Lo decía, aunque en el fondo le constaba que para poder alzar allí una ciudad, alguien tenía que haber luchado antes espada en mano por dominar aquella tierra. Y le constaba también que Santo Domingo era tan solo el comienzo; la cabeza de puente; el punto de partida desde el que semejante cuerda de fantoches alborotadores se lanzarían a conquistar el Nuevo Mundo.
Y eso le aterrorizaba.
El gobernador Fray Nicolás de Ovando, caballero de la Orden de Alcántara, doctor por las universidades de Valladolid y Salamanca, hombre culto y prudente pero cuyo principal defecto era un ciego racismo, ofrecía, no obstante, un curioso contraste en su compleja y desconcertante personalidad, puesto que pese a sentirse castellano hasta la médula y adorar a su patria experimentaba un profundo desprecio y casi aborrecimiento por la mayoría de sus compatriotas.
Aunque a decir verdad, lo que Fray Nicolás de Ovando aborrecía no era a su gente, sino la ignorancia en que se encontraba inmersa una sociedad recién salida de una guerra que había durado casi ocho siglos y que se esforzaba por olvidar todo lo bueno que los invasores les habían proporcionado, sin molestarse por aportar nada a cambio.
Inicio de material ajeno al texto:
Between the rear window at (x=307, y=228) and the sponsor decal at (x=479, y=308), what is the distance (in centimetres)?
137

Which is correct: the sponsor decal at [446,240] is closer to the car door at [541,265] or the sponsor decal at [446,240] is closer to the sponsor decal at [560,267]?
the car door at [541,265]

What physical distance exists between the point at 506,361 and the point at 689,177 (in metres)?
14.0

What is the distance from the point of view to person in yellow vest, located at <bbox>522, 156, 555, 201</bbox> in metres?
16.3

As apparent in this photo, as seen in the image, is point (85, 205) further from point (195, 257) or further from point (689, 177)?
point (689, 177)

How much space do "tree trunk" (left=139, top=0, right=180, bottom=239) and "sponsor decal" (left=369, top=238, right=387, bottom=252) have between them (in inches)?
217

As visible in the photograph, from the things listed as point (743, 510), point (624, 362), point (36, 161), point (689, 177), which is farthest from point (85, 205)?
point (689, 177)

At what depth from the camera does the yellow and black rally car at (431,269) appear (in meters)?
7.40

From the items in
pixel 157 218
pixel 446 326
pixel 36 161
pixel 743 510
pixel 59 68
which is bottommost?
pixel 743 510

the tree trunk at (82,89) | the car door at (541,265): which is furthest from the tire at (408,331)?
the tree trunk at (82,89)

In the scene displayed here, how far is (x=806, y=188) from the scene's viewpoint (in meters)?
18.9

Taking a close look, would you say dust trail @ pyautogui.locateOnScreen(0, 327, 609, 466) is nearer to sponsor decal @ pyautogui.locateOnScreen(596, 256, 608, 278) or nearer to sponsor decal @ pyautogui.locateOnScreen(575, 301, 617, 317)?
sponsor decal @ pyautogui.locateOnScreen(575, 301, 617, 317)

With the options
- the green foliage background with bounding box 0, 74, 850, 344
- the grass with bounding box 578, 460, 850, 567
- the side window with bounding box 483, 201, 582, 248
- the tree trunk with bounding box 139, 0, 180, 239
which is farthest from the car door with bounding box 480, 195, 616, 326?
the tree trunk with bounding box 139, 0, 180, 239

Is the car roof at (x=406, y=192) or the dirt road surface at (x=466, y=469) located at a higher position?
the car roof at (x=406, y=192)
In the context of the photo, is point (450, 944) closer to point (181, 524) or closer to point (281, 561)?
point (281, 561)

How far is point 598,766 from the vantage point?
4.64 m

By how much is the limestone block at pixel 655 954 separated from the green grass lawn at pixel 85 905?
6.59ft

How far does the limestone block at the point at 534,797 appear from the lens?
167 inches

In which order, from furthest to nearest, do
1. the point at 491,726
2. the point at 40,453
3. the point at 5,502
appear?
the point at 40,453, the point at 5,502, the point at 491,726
No habían pasado más que diez años desde la conquista del último reino moro de Granada y la expulsión de los judíos, pero ya había quienes se empecinaban en negar toda evidencia de la incontestable influencia que sus culturas habían tenido en la sociedad española, alzando el execrable pendón de un cristianismo a ultranza, incluso en cuestiones que hubieran obligado a sonreír a no ser porque en ocasiones llegaba a convertirse en algo trágico.
Un simple gesto, una exclamación, e incluso el hecho de no escupir al pasar ante una antigua mezquita o una sinagoga, podía acarrear una grave acusación que acababa por conducir al más inocente ante las mismas gradas de un tribunal de la Santa Inquisición.
Fray Nicolás de Ovando se consideraba a sí mismo un buen cristiano con una sincera fe nacida de su profundo amor a Dios y no del miedo a su cólera, y tal vez era por ello por lo que se sentía tan íntimamente ligado a quien, como Fray Bernardino de Sigüenza, anteponía dicha fe a cualquier otra consideración política.
Pero aun así no podía olvidar que seguía siendo un político.
–Nuestro signo es la cruz –musitó por último–. Y si os fijáis advertiréis que toda cruz no es más que una espada que oculta su parte más afilada y agresiva. Utilicemos pues, la espada el tiempo que resulte imprescindible, para enterrarla luego y que pase a convertirse en un eterno símbolo de paz.
El mugriento franciscano se negaba a aceptar que la paz fuera un árbol que diese buenos frutos cuando hundía sus raíces en un charco de sangre, por lo que aún insistió en su intento de convencer a su antiguo condiscípulo de que olvidase a la princesa Anacaona y a su diminuto e inofensivo reino de Xaraguá.
–Tened en cuenta –concluyó– que en muy determinadas circunstancias, un enemigo puede llegar a ser mucho más peligroso muerto que vivo.